Eingängiger Americana-Folk/Rock mit Alternative-Einschlag
Der erste Song, „Fare Thee Well“, beginnt als Midtempo-Americana-Ballade mit Akustikgitarre, rollendem Schlagzeug-Rhythmus und eingängigen Harmonien. Das klingt weicher und zugänglicher als die ‚ursprünglichen‘ Stone Temple Pilots und bietet solides Songwriting mit filigranem Arrangement. Jeff Gutts Timbre und Stil ist weicher und zurückhaltender als Weilands, stellenweise erinnert er an Green-Day-Sänger Billie Joe Armstrong. „Rein akustisch“ ist das Album übrigens nicht, was beispielsweise die Slide-E-Gitarre demonstriert – umso besser, dass die Band sich zugunsten der Songs einen Ansatz, aber kein absolutes Dogma auferlegt hat.
„Three Wishes“ erscheint ‚typischer‘ im Sinne des gewohnten Sounds der Stone Temple Pilots, mit ungewohnten Harmonieverläufen, melodisch ausladenden Bassmelodien, die den Bongo-Rhythmus und die fast orientalisch wirkenden Akustikgitarren-Akkordfolgen sinnvoll erweitern. Auch hier findet eine harmonisch wendige Slide-E-Gitarre als ‚Klang-Kaskade‘ statt. Atmosphärisch erinnert das Harmoniespektrum an eine Mischung aus den kanadischen The Tea Party und Soundgarden – ein Anspieltipp.
Ballade mit Flamenco-Touch
Der Titelsong beginnt als ruhige Ballade mit Flamenco-Anleihen, mit Bongos und Shakern unterlegt. Am Ende gesellen sich Streicher hinzu. Ganz kurz, aber stilsicher vor Kitsch-Alarm gehalten, erscheint der Song fast wie ein 1960er-Jahre-Crooner-Klassiker – ein echter Höhepunkt.

• VORLIEGENDE EINTRÄGE:

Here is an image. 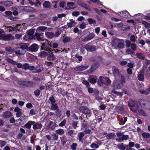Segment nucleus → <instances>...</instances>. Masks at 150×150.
Instances as JSON below:
<instances>
[{"label":"nucleus","instance_id":"nucleus-1","mask_svg":"<svg viewBox=\"0 0 150 150\" xmlns=\"http://www.w3.org/2000/svg\"><path fill=\"white\" fill-rule=\"evenodd\" d=\"M25 23L22 24H18L14 27H12L11 26L7 27L6 28L7 31L9 32L12 31H17L20 30L22 28L25 29L24 26Z\"/></svg>","mask_w":150,"mask_h":150},{"label":"nucleus","instance_id":"nucleus-2","mask_svg":"<svg viewBox=\"0 0 150 150\" xmlns=\"http://www.w3.org/2000/svg\"><path fill=\"white\" fill-rule=\"evenodd\" d=\"M98 83V84L100 85H101L103 84L108 85L111 84V81L108 78L100 76L99 77V79Z\"/></svg>","mask_w":150,"mask_h":150},{"label":"nucleus","instance_id":"nucleus-3","mask_svg":"<svg viewBox=\"0 0 150 150\" xmlns=\"http://www.w3.org/2000/svg\"><path fill=\"white\" fill-rule=\"evenodd\" d=\"M122 81H115L113 83L112 86L115 88H121L123 86V83L125 82V79L122 77Z\"/></svg>","mask_w":150,"mask_h":150},{"label":"nucleus","instance_id":"nucleus-4","mask_svg":"<svg viewBox=\"0 0 150 150\" xmlns=\"http://www.w3.org/2000/svg\"><path fill=\"white\" fill-rule=\"evenodd\" d=\"M10 34H6L5 33L4 30H0V39L4 40H8L11 37Z\"/></svg>","mask_w":150,"mask_h":150},{"label":"nucleus","instance_id":"nucleus-5","mask_svg":"<svg viewBox=\"0 0 150 150\" xmlns=\"http://www.w3.org/2000/svg\"><path fill=\"white\" fill-rule=\"evenodd\" d=\"M42 49L48 52L49 56L47 58L48 60H49L50 59V57L51 58V59L52 60H55L56 59V57L52 53L53 52V51H54L55 52H56L55 50H50V49L48 48H46L45 49L43 48Z\"/></svg>","mask_w":150,"mask_h":150},{"label":"nucleus","instance_id":"nucleus-6","mask_svg":"<svg viewBox=\"0 0 150 150\" xmlns=\"http://www.w3.org/2000/svg\"><path fill=\"white\" fill-rule=\"evenodd\" d=\"M137 57L139 58L144 60V61H145V62H143L144 64L146 66H147L149 64L150 61L146 59H145L144 55L142 53H137L136 54Z\"/></svg>","mask_w":150,"mask_h":150},{"label":"nucleus","instance_id":"nucleus-7","mask_svg":"<svg viewBox=\"0 0 150 150\" xmlns=\"http://www.w3.org/2000/svg\"><path fill=\"white\" fill-rule=\"evenodd\" d=\"M95 36V34L93 33H89V34L86 36L83 37L82 38V41L84 42L93 39Z\"/></svg>","mask_w":150,"mask_h":150},{"label":"nucleus","instance_id":"nucleus-8","mask_svg":"<svg viewBox=\"0 0 150 150\" xmlns=\"http://www.w3.org/2000/svg\"><path fill=\"white\" fill-rule=\"evenodd\" d=\"M25 52V50H24L20 47H16L15 48L14 52L18 55L23 54Z\"/></svg>","mask_w":150,"mask_h":150},{"label":"nucleus","instance_id":"nucleus-9","mask_svg":"<svg viewBox=\"0 0 150 150\" xmlns=\"http://www.w3.org/2000/svg\"><path fill=\"white\" fill-rule=\"evenodd\" d=\"M19 83L26 86H31L34 84L33 82L32 81H19Z\"/></svg>","mask_w":150,"mask_h":150},{"label":"nucleus","instance_id":"nucleus-10","mask_svg":"<svg viewBox=\"0 0 150 150\" xmlns=\"http://www.w3.org/2000/svg\"><path fill=\"white\" fill-rule=\"evenodd\" d=\"M80 110L81 112L84 114H88L91 113L90 110L85 107H81L80 108Z\"/></svg>","mask_w":150,"mask_h":150},{"label":"nucleus","instance_id":"nucleus-11","mask_svg":"<svg viewBox=\"0 0 150 150\" xmlns=\"http://www.w3.org/2000/svg\"><path fill=\"white\" fill-rule=\"evenodd\" d=\"M14 111L16 112V116L18 118L22 116L23 113L21 111V109L18 107H16L14 110Z\"/></svg>","mask_w":150,"mask_h":150},{"label":"nucleus","instance_id":"nucleus-12","mask_svg":"<svg viewBox=\"0 0 150 150\" xmlns=\"http://www.w3.org/2000/svg\"><path fill=\"white\" fill-rule=\"evenodd\" d=\"M88 67V66H78L75 67L74 69L77 71H81L87 69Z\"/></svg>","mask_w":150,"mask_h":150},{"label":"nucleus","instance_id":"nucleus-13","mask_svg":"<svg viewBox=\"0 0 150 150\" xmlns=\"http://www.w3.org/2000/svg\"><path fill=\"white\" fill-rule=\"evenodd\" d=\"M128 105L130 107V110L133 112H137V110L133 107L134 106L135 103L134 101L131 100L128 102Z\"/></svg>","mask_w":150,"mask_h":150},{"label":"nucleus","instance_id":"nucleus-14","mask_svg":"<svg viewBox=\"0 0 150 150\" xmlns=\"http://www.w3.org/2000/svg\"><path fill=\"white\" fill-rule=\"evenodd\" d=\"M42 33H39L36 31L35 34V36L37 40L39 41H44V39L41 35Z\"/></svg>","mask_w":150,"mask_h":150},{"label":"nucleus","instance_id":"nucleus-15","mask_svg":"<svg viewBox=\"0 0 150 150\" xmlns=\"http://www.w3.org/2000/svg\"><path fill=\"white\" fill-rule=\"evenodd\" d=\"M38 49V46L36 44H34L31 45L29 47L30 50L33 52L37 51Z\"/></svg>","mask_w":150,"mask_h":150},{"label":"nucleus","instance_id":"nucleus-16","mask_svg":"<svg viewBox=\"0 0 150 150\" xmlns=\"http://www.w3.org/2000/svg\"><path fill=\"white\" fill-rule=\"evenodd\" d=\"M129 138L128 135H123L121 137H118L115 139L116 141L118 142H121L124 140H127Z\"/></svg>","mask_w":150,"mask_h":150},{"label":"nucleus","instance_id":"nucleus-17","mask_svg":"<svg viewBox=\"0 0 150 150\" xmlns=\"http://www.w3.org/2000/svg\"><path fill=\"white\" fill-rule=\"evenodd\" d=\"M138 88L139 92L142 93L145 95L148 94L149 93L148 92L144 90V87L143 84H140V85L139 86V87Z\"/></svg>","mask_w":150,"mask_h":150},{"label":"nucleus","instance_id":"nucleus-18","mask_svg":"<svg viewBox=\"0 0 150 150\" xmlns=\"http://www.w3.org/2000/svg\"><path fill=\"white\" fill-rule=\"evenodd\" d=\"M75 7V6L73 2H68L67 3V6L65 7V9H73Z\"/></svg>","mask_w":150,"mask_h":150},{"label":"nucleus","instance_id":"nucleus-19","mask_svg":"<svg viewBox=\"0 0 150 150\" xmlns=\"http://www.w3.org/2000/svg\"><path fill=\"white\" fill-rule=\"evenodd\" d=\"M120 14H119V15L120 16L124 18H126L128 17L129 14L128 12L126 11H123L120 12Z\"/></svg>","mask_w":150,"mask_h":150},{"label":"nucleus","instance_id":"nucleus-20","mask_svg":"<svg viewBox=\"0 0 150 150\" xmlns=\"http://www.w3.org/2000/svg\"><path fill=\"white\" fill-rule=\"evenodd\" d=\"M119 41V40L117 39H115L112 40L111 42V44L112 47L114 48L117 49V44Z\"/></svg>","mask_w":150,"mask_h":150},{"label":"nucleus","instance_id":"nucleus-21","mask_svg":"<svg viewBox=\"0 0 150 150\" xmlns=\"http://www.w3.org/2000/svg\"><path fill=\"white\" fill-rule=\"evenodd\" d=\"M112 71L113 74L115 76H119V69L115 67H112Z\"/></svg>","mask_w":150,"mask_h":150},{"label":"nucleus","instance_id":"nucleus-22","mask_svg":"<svg viewBox=\"0 0 150 150\" xmlns=\"http://www.w3.org/2000/svg\"><path fill=\"white\" fill-rule=\"evenodd\" d=\"M12 115V114L11 112L6 111L5 112L3 115V117L4 118H7Z\"/></svg>","mask_w":150,"mask_h":150},{"label":"nucleus","instance_id":"nucleus-23","mask_svg":"<svg viewBox=\"0 0 150 150\" xmlns=\"http://www.w3.org/2000/svg\"><path fill=\"white\" fill-rule=\"evenodd\" d=\"M48 55L47 51H42L40 52L38 54L39 56L41 58H45Z\"/></svg>","mask_w":150,"mask_h":150},{"label":"nucleus","instance_id":"nucleus-24","mask_svg":"<svg viewBox=\"0 0 150 150\" xmlns=\"http://www.w3.org/2000/svg\"><path fill=\"white\" fill-rule=\"evenodd\" d=\"M35 30L34 29H31L28 31L27 32V35L29 36V38L30 39H33V35L34 33Z\"/></svg>","mask_w":150,"mask_h":150},{"label":"nucleus","instance_id":"nucleus-25","mask_svg":"<svg viewBox=\"0 0 150 150\" xmlns=\"http://www.w3.org/2000/svg\"><path fill=\"white\" fill-rule=\"evenodd\" d=\"M33 126V128L34 129H40L42 126V125L38 123H34Z\"/></svg>","mask_w":150,"mask_h":150},{"label":"nucleus","instance_id":"nucleus-26","mask_svg":"<svg viewBox=\"0 0 150 150\" xmlns=\"http://www.w3.org/2000/svg\"><path fill=\"white\" fill-rule=\"evenodd\" d=\"M141 135L144 140L150 137V134L147 132H143Z\"/></svg>","mask_w":150,"mask_h":150},{"label":"nucleus","instance_id":"nucleus-27","mask_svg":"<svg viewBox=\"0 0 150 150\" xmlns=\"http://www.w3.org/2000/svg\"><path fill=\"white\" fill-rule=\"evenodd\" d=\"M4 4L6 7H8L12 6L13 3L11 1H5L3 2Z\"/></svg>","mask_w":150,"mask_h":150},{"label":"nucleus","instance_id":"nucleus-28","mask_svg":"<svg viewBox=\"0 0 150 150\" xmlns=\"http://www.w3.org/2000/svg\"><path fill=\"white\" fill-rule=\"evenodd\" d=\"M76 23L74 21L71 20L69 23H68L67 26L68 28H72L74 26Z\"/></svg>","mask_w":150,"mask_h":150},{"label":"nucleus","instance_id":"nucleus-29","mask_svg":"<svg viewBox=\"0 0 150 150\" xmlns=\"http://www.w3.org/2000/svg\"><path fill=\"white\" fill-rule=\"evenodd\" d=\"M35 123L34 121H29L25 125V126L28 129L31 127V125Z\"/></svg>","mask_w":150,"mask_h":150},{"label":"nucleus","instance_id":"nucleus-30","mask_svg":"<svg viewBox=\"0 0 150 150\" xmlns=\"http://www.w3.org/2000/svg\"><path fill=\"white\" fill-rule=\"evenodd\" d=\"M136 110H137V112L138 111L139 113L143 116H145L146 114L144 111V110L142 109H139V108L137 107Z\"/></svg>","mask_w":150,"mask_h":150},{"label":"nucleus","instance_id":"nucleus-31","mask_svg":"<svg viewBox=\"0 0 150 150\" xmlns=\"http://www.w3.org/2000/svg\"><path fill=\"white\" fill-rule=\"evenodd\" d=\"M15 48H12L10 47H7L6 48V51L9 53H13L15 52Z\"/></svg>","mask_w":150,"mask_h":150},{"label":"nucleus","instance_id":"nucleus-32","mask_svg":"<svg viewBox=\"0 0 150 150\" xmlns=\"http://www.w3.org/2000/svg\"><path fill=\"white\" fill-rule=\"evenodd\" d=\"M45 35L48 38L50 39L52 38L55 36L53 33L50 32L46 33Z\"/></svg>","mask_w":150,"mask_h":150},{"label":"nucleus","instance_id":"nucleus-33","mask_svg":"<svg viewBox=\"0 0 150 150\" xmlns=\"http://www.w3.org/2000/svg\"><path fill=\"white\" fill-rule=\"evenodd\" d=\"M85 134L83 132H81L78 133L79 140L80 142H82V139Z\"/></svg>","mask_w":150,"mask_h":150},{"label":"nucleus","instance_id":"nucleus-34","mask_svg":"<svg viewBox=\"0 0 150 150\" xmlns=\"http://www.w3.org/2000/svg\"><path fill=\"white\" fill-rule=\"evenodd\" d=\"M117 44V48L119 49H122L124 45V43L123 42L120 41L119 40Z\"/></svg>","mask_w":150,"mask_h":150},{"label":"nucleus","instance_id":"nucleus-35","mask_svg":"<svg viewBox=\"0 0 150 150\" xmlns=\"http://www.w3.org/2000/svg\"><path fill=\"white\" fill-rule=\"evenodd\" d=\"M86 49L88 51L93 52L96 50V48L95 46H91L87 47L86 48Z\"/></svg>","mask_w":150,"mask_h":150},{"label":"nucleus","instance_id":"nucleus-36","mask_svg":"<svg viewBox=\"0 0 150 150\" xmlns=\"http://www.w3.org/2000/svg\"><path fill=\"white\" fill-rule=\"evenodd\" d=\"M43 6L44 7L46 8H49L51 7L50 3L48 1H45L44 3Z\"/></svg>","mask_w":150,"mask_h":150},{"label":"nucleus","instance_id":"nucleus-37","mask_svg":"<svg viewBox=\"0 0 150 150\" xmlns=\"http://www.w3.org/2000/svg\"><path fill=\"white\" fill-rule=\"evenodd\" d=\"M58 108V106L55 103L51 105L50 109L51 110H55Z\"/></svg>","mask_w":150,"mask_h":150},{"label":"nucleus","instance_id":"nucleus-38","mask_svg":"<svg viewBox=\"0 0 150 150\" xmlns=\"http://www.w3.org/2000/svg\"><path fill=\"white\" fill-rule=\"evenodd\" d=\"M115 136V135L113 133H109L107 134L106 137L108 139H111L114 138Z\"/></svg>","mask_w":150,"mask_h":150},{"label":"nucleus","instance_id":"nucleus-39","mask_svg":"<svg viewBox=\"0 0 150 150\" xmlns=\"http://www.w3.org/2000/svg\"><path fill=\"white\" fill-rule=\"evenodd\" d=\"M56 115L58 117H60L62 115V111L59 109L55 110Z\"/></svg>","mask_w":150,"mask_h":150},{"label":"nucleus","instance_id":"nucleus-40","mask_svg":"<svg viewBox=\"0 0 150 150\" xmlns=\"http://www.w3.org/2000/svg\"><path fill=\"white\" fill-rule=\"evenodd\" d=\"M28 117L27 116L25 115L21 116L18 120L22 121H26L28 120Z\"/></svg>","mask_w":150,"mask_h":150},{"label":"nucleus","instance_id":"nucleus-41","mask_svg":"<svg viewBox=\"0 0 150 150\" xmlns=\"http://www.w3.org/2000/svg\"><path fill=\"white\" fill-rule=\"evenodd\" d=\"M64 131L63 129H59L56 130V133L59 135H61L64 133Z\"/></svg>","mask_w":150,"mask_h":150},{"label":"nucleus","instance_id":"nucleus-42","mask_svg":"<svg viewBox=\"0 0 150 150\" xmlns=\"http://www.w3.org/2000/svg\"><path fill=\"white\" fill-rule=\"evenodd\" d=\"M6 61L9 63H10L12 64L15 65L17 63L16 62L14 61L13 60V59H9L8 58H6Z\"/></svg>","mask_w":150,"mask_h":150},{"label":"nucleus","instance_id":"nucleus-43","mask_svg":"<svg viewBox=\"0 0 150 150\" xmlns=\"http://www.w3.org/2000/svg\"><path fill=\"white\" fill-rule=\"evenodd\" d=\"M88 21L90 24H94L96 23V21L95 20L91 18H89L88 19Z\"/></svg>","mask_w":150,"mask_h":150},{"label":"nucleus","instance_id":"nucleus-44","mask_svg":"<svg viewBox=\"0 0 150 150\" xmlns=\"http://www.w3.org/2000/svg\"><path fill=\"white\" fill-rule=\"evenodd\" d=\"M138 79L140 81H143L144 79V76L143 74H139L138 75Z\"/></svg>","mask_w":150,"mask_h":150},{"label":"nucleus","instance_id":"nucleus-45","mask_svg":"<svg viewBox=\"0 0 150 150\" xmlns=\"http://www.w3.org/2000/svg\"><path fill=\"white\" fill-rule=\"evenodd\" d=\"M47 28L45 27L41 26L38 27L37 30V32H40V31H43L46 29Z\"/></svg>","mask_w":150,"mask_h":150},{"label":"nucleus","instance_id":"nucleus-46","mask_svg":"<svg viewBox=\"0 0 150 150\" xmlns=\"http://www.w3.org/2000/svg\"><path fill=\"white\" fill-rule=\"evenodd\" d=\"M112 93L113 94L117 95L118 96H122L123 95V93L122 92H117L115 90L112 91Z\"/></svg>","mask_w":150,"mask_h":150},{"label":"nucleus","instance_id":"nucleus-47","mask_svg":"<svg viewBox=\"0 0 150 150\" xmlns=\"http://www.w3.org/2000/svg\"><path fill=\"white\" fill-rule=\"evenodd\" d=\"M90 82L92 83H94L96 82V78L93 77H90L88 79Z\"/></svg>","mask_w":150,"mask_h":150},{"label":"nucleus","instance_id":"nucleus-48","mask_svg":"<svg viewBox=\"0 0 150 150\" xmlns=\"http://www.w3.org/2000/svg\"><path fill=\"white\" fill-rule=\"evenodd\" d=\"M77 3L79 5L83 7L86 9H88L89 8V7L88 6H87L84 3H81L80 2H79V1H78Z\"/></svg>","mask_w":150,"mask_h":150},{"label":"nucleus","instance_id":"nucleus-49","mask_svg":"<svg viewBox=\"0 0 150 150\" xmlns=\"http://www.w3.org/2000/svg\"><path fill=\"white\" fill-rule=\"evenodd\" d=\"M66 122L67 121L66 120L64 119L58 125L59 127H63L65 125Z\"/></svg>","mask_w":150,"mask_h":150},{"label":"nucleus","instance_id":"nucleus-50","mask_svg":"<svg viewBox=\"0 0 150 150\" xmlns=\"http://www.w3.org/2000/svg\"><path fill=\"white\" fill-rule=\"evenodd\" d=\"M117 148L120 149L121 150H125V147L123 145V143L119 144L117 146Z\"/></svg>","mask_w":150,"mask_h":150},{"label":"nucleus","instance_id":"nucleus-51","mask_svg":"<svg viewBox=\"0 0 150 150\" xmlns=\"http://www.w3.org/2000/svg\"><path fill=\"white\" fill-rule=\"evenodd\" d=\"M139 103L142 107L144 108L145 105V103L144 100H139Z\"/></svg>","mask_w":150,"mask_h":150},{"label":"nucleus","instance_id":"nucleus-52","mask_svg":"<svg viewBox=\"0 0 150 150\" xmlns=\"http://www.w3.org/2000/svg\"><path fill=\"white\" fill-rule=\"evenodd\" d=\"M49 100L51 103V105L54 103L56 102V101L54 99V97L53 96H52L50 97L49 98Z\"/></svg>","mask_w":150,"mask_h":150},{"label":"nucleus","instance_id":"nucleus-53","mask_svg":"<svg viewBox=\"0 0 150 150\" xmlns=\"http://www.w3.org/2000/svg\"><path fill=\"white\" fill-rule=\"evenodd\" d=\"M77 144L76 143H73L71 146V147L72 150H76Z\"/></svg>","mask_w":150,"mask_h":150},{"label":"nucleus","instance_id":"nucleus-54","mask_svg":"<svg viewBox=\"0 0 150 150\" xmlns=\"http://www.w3.org/2000/svg\"><path fill=\"white\" fill-rule=\"evenodd\" d=\"M78 123L77 121H74L72 123V126L74 129H76L77 127H78Z\"/></svg>","mask_w":150,"mask_h":150},{"label":"nucleus","instance_id":"nucleus-55","mask_svg":"<svg viewBox=\"0 0 150 150\" xmlns=\"http://www.w3.org/2000/svg\"><path fill=\"white\" fill-rule=\"evenodd\" d=\"M90 147L92 148L97 149L99 147V146L95 143H93L90 146Z\"/></svg>","mask_w":150,"mask_h":150},{"label":"nucleus","instance_id":"nucleus-56","mask_svg":"<svg viewBox=\"0 0 150 150\" xmlns=\"http://www.w3.org/2000/svg\"><path fill=\"white\" fill-rule=\"evenodd\" d=\"M73 132L74 130H70L68 131V133L70 136L72 137H74V135Z\"/></svg>","mask_w":150,"mask_h":150},{"label":"nucleus","instance_id":"nucleus-57","mask_svg":"<svg viewBox=\"0 0 150 150\" xmlns=\"http://www.w3.org/2000/svg\"><path fill=\"white\" fill-rule=\"evenodd\" d=\"M70 40V38L68 37H66L64 38L63 40V42L65 43L68 42Z\"/></svg>","mask_w":150,"mask_h":150},{"label":"nucleus","instance_id":"nucleus-58","mask_svg":"<svg viewBox=\"0 0 150 150\" xmlns=\"http://www.w3.org/2000/svg\"><path fill=\"white\" fill-rule=\"evenodd\" d=\"M141 23L142 24L146 26V28H148L149 27V24L146 22L144 21H142Z\"/></svg>","mask_w":150,"mask_h":150},{"label":"nucleus","instance_id":"nucleus-59","mask_svg":"<svg viewBox=\"0 0 150 150\" xmlns=\"http://www.w3.org/2000/svg\"><path fill=\"white\" fill-rule=\"evenodd\" d=\"M36 110L34 109H32L30 110V113L31 115H33L36 114Z\"/></svg>","mask_w":150,"mask_h":150},{"label":"nucleus","instance_id":"nucleus-60","mask_svg":"<svg viewBox=\"0 0 150 150\" xmlns=\"http://www.w3.org/2000/svg\"><path fill=\"white\" fill-rule=\"evenodd\" d=\"M6 142L4 141L1 140H0L1 146V147H3L4 146L6 145Z\"/></svg>","mask_w":150,"mask_h":150},{"label":"nucleus","instance_id":"nucleus-61","mask_svg":"<svg viewBox=\"0 0 150 150\" xmlns=\"http://www.w3.org/2000/svg\"><path fill=\"white\" fill-rule=\"evenodd\" d=\"M134 65V63L132 62L129 63L127 64L128 67L130 68H132L133 67Z\"/></svg>","mask_w":150,"mask_h":150},{"label":"nucleus","instance_id":"nucleus-62","mask_svg":"<svg viewBox=\"0 0 150 150\" xmlns=\"http://www.w3.org/2000/svg\"><path fill=\"white\" fill-rule=\"evenodd\" d=\"M131 47L133 51H135L137 49L135 44L133 43L131 44Z\"/></svg>","mask_w":150,"mask_h":150},{"label":"nucleus","instance_id":"nucleus-63","mask_svg":"<svg viewBox=\"0 0 150 150\" xmlns=\"http://www.w3.org/2000/svg\"><path fill=\"white\" fill-rule=\"evenodd\" d=\"M126 46L127 47H130L131 42L129 40H127L125 41Z\"/></svg>","mask_w":150,"mask_h":150},{"label":"nucleus","instance_id":"nucleus-64","mask_svg":"<svg viewBox=\"0 0 150 150\" xmlns=\"http://www.w3.org/2000/svg\"><path fill=\"white\" fill-rule=\"evenodd\" d=\"M71 117L73 120H78V117L75 113L72 114Z\"/></svg>","mask_w":150,"mask_h":150}]
</instances>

• AUFGABE: Gib einen Abschnitt der Albumbesprechung erneut wieder und tausche dabei „Streicher“ gegen „Bläser“ aus. Beginne bei den Worten „Ballade mit Flamenco-Touch“ und höre nach „ein echter Höhepunkt.“ auf.

• SCHRIFTLICHE ANTWORT:
Ballade mit Flamenco-Touch
Der Titelsong beginnt als ruhige Ballade mit Flamenco-Anleihen, mit Bongos und Shakern unterlegt. Am Ende gesellen sich Bläser hinzu. Ganz kurz, aber stilsicher vor Kitsch-Alarm gehalten, erscheint der Song fast wie ein 1960er-Jahre-Crooner-Klassiker – ein echter Höhepunkt.